▶ [Passage given]
Monday, June 18, 2007

Heinz M and Ms

A thought occurred to me while watching our three-year-old yomp his way through a plate of Alphabetti Spaghetti on toast yesterday: do Heinz skimp on the cost of producing a separate W by just doubling the amount of Ms, as when they’re upside-down on a plate, they appear indistinguishable?

Similarly, if they were to introduce lower-case characters, the letters b, d, p and q are all interchangeable. They could save a fortune, (except, of course, they’d have to produce each of the other 22 letters as well).

Admittedly it wasn’t a very interesting thought, but a thought nonetheless.

Tuesday, June 12, 2007

Tame Nightmares

There was footage of an Alice Cooper stage-show on telly the other night (called Welcome to my Nightmare or some such clichéd tat, and of the conceptual kind that abounded in the ‘70s). Filmed back in the days when Mr (or should that be Mrs?) Cooper was regarded as something of a renegade with a “shocking” penchant for heavy eye makeup and hanging himself, it made for amusing viewing.

In the show, our Alice largely spent his time emerging from behind cardboard tombstones and popping balloons with a plastic sword, or cavorting with dancers dressed as giant spiders clambering up and down a makeshift web. The rest of the time he spent striking theatrical poses like a first-year drama student and shouting a lot. Hmm, terrifying. Parents – protect your children’s eyes.

▶ [What you will do]
Answer these from the blog posts:
(a) What was the three-year-old eating on toast?
(b) Which lower-case letters does the writer call interchangeable?
(c) What were the dancers in the Alice Cooper show dressed as?
The listing comes from a separate source, not from the blog posts.

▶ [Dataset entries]

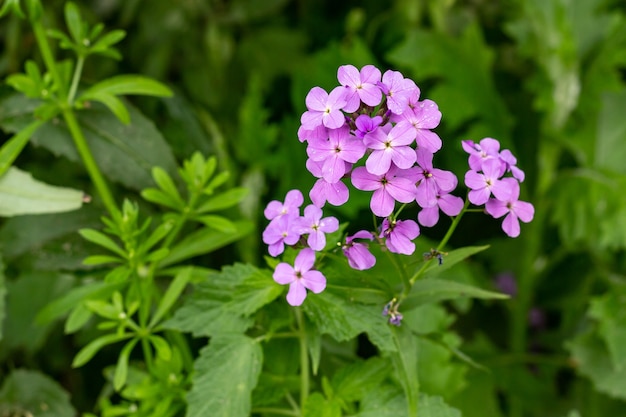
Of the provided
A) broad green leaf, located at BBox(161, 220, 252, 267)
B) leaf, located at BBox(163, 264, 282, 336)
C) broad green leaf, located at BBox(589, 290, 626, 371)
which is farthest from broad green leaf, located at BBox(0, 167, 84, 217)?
broad green leaf, located at BBox(589, 290, 626, 371)

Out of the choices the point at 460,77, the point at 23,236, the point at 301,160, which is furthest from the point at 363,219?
the point at 23,236

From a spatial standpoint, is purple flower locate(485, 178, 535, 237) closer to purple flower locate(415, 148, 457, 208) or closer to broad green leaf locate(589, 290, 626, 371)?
purple flower locate(415, 148, 457, 208)

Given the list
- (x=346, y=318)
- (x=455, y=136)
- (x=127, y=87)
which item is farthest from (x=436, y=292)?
(x=455, y=136)

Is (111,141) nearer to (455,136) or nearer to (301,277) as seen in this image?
(301,277)

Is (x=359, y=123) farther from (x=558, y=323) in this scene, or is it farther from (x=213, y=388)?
(x=558, y=323)

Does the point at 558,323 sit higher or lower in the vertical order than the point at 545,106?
lower

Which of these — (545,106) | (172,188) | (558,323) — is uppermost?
(172,188)

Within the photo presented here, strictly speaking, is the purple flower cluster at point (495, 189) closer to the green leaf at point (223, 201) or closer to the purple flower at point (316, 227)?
the purple flower at point (316, 227)
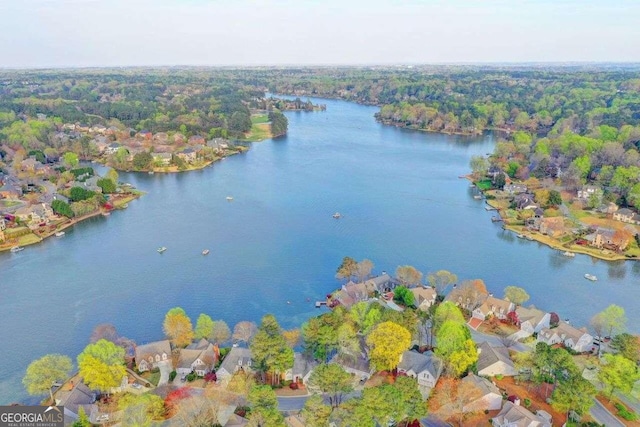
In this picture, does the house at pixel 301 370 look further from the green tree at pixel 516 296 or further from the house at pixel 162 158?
the house at pixel 162 158

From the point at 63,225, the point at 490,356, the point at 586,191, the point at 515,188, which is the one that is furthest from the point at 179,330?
the point at 586,191

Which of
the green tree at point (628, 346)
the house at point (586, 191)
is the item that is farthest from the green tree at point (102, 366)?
the house at point (586, 191)

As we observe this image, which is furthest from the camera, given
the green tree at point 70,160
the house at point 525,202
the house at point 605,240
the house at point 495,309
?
the green tree at point 70,160

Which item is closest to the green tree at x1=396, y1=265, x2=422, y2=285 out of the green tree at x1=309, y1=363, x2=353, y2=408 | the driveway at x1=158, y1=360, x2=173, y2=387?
the green tree at x1=309, y1=363, x2=353, y2=408

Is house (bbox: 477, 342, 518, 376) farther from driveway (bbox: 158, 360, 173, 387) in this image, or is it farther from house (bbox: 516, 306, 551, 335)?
driveway (bbox: 158, 360, 173, 387)

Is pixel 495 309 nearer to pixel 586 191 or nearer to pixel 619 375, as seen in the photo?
pixel 619 375

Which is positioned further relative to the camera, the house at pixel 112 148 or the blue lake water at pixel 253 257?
the house at pixel 112 148

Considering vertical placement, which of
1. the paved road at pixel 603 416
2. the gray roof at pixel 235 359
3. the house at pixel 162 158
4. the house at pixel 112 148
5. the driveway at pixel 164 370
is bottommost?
the driveway at pixel 164 370
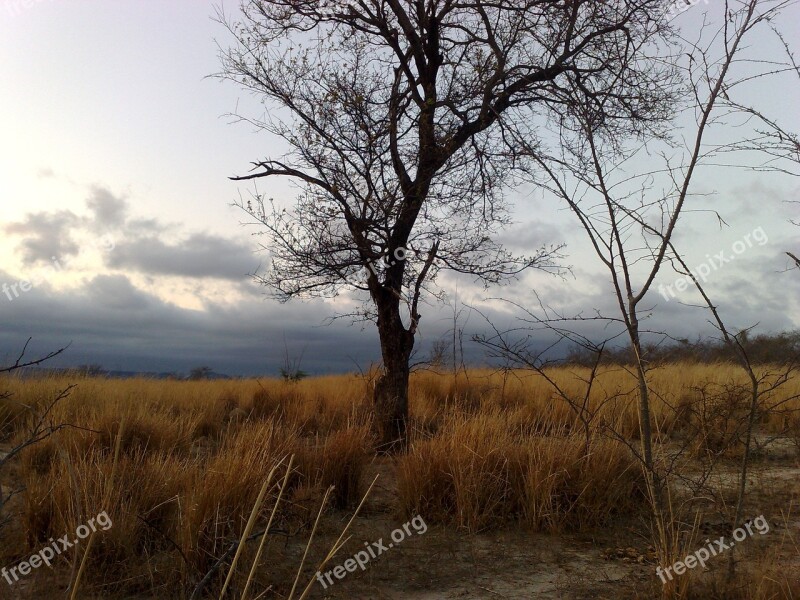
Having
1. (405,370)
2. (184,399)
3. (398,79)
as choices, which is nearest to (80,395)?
(184,399)

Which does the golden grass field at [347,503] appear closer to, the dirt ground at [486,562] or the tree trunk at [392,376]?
the dirt ground at [486,562]

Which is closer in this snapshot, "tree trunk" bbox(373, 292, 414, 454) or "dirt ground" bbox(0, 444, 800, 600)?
"dirt ground" bbox(0, 444, 800, 600)

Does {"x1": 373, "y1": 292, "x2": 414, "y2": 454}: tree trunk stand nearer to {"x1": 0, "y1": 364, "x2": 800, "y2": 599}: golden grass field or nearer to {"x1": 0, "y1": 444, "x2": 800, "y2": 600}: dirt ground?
{"x1": 0, "y1": 364, "x2": 800, "y2": 599}: golden grass field

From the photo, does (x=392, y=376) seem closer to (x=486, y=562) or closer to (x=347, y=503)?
(x=347, y=503)

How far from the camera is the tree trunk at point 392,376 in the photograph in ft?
21.5

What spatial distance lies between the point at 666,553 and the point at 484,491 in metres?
1.47

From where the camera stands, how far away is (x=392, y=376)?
6684 millimetres

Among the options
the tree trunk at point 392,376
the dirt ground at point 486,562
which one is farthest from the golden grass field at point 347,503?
the tree trunk at point 392,376

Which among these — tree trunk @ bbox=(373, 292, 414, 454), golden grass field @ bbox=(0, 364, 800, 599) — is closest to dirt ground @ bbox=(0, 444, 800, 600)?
golden grass field @ bbox=(0, 364, 800, 599)

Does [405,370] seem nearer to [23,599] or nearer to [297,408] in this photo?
[297,408]

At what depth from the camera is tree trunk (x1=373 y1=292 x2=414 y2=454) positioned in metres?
6.55

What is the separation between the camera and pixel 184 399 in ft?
31.5

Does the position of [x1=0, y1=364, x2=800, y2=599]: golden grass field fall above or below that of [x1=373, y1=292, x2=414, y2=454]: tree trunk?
below

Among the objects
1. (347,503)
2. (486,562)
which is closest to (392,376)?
(347,503)
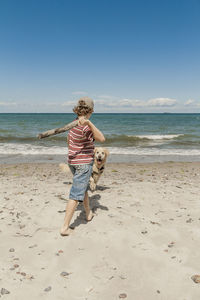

▶ [Answer to the exercise]
(a) Alphabetti Spaghetti
(b) b, d, p and q
(c) Giant spiders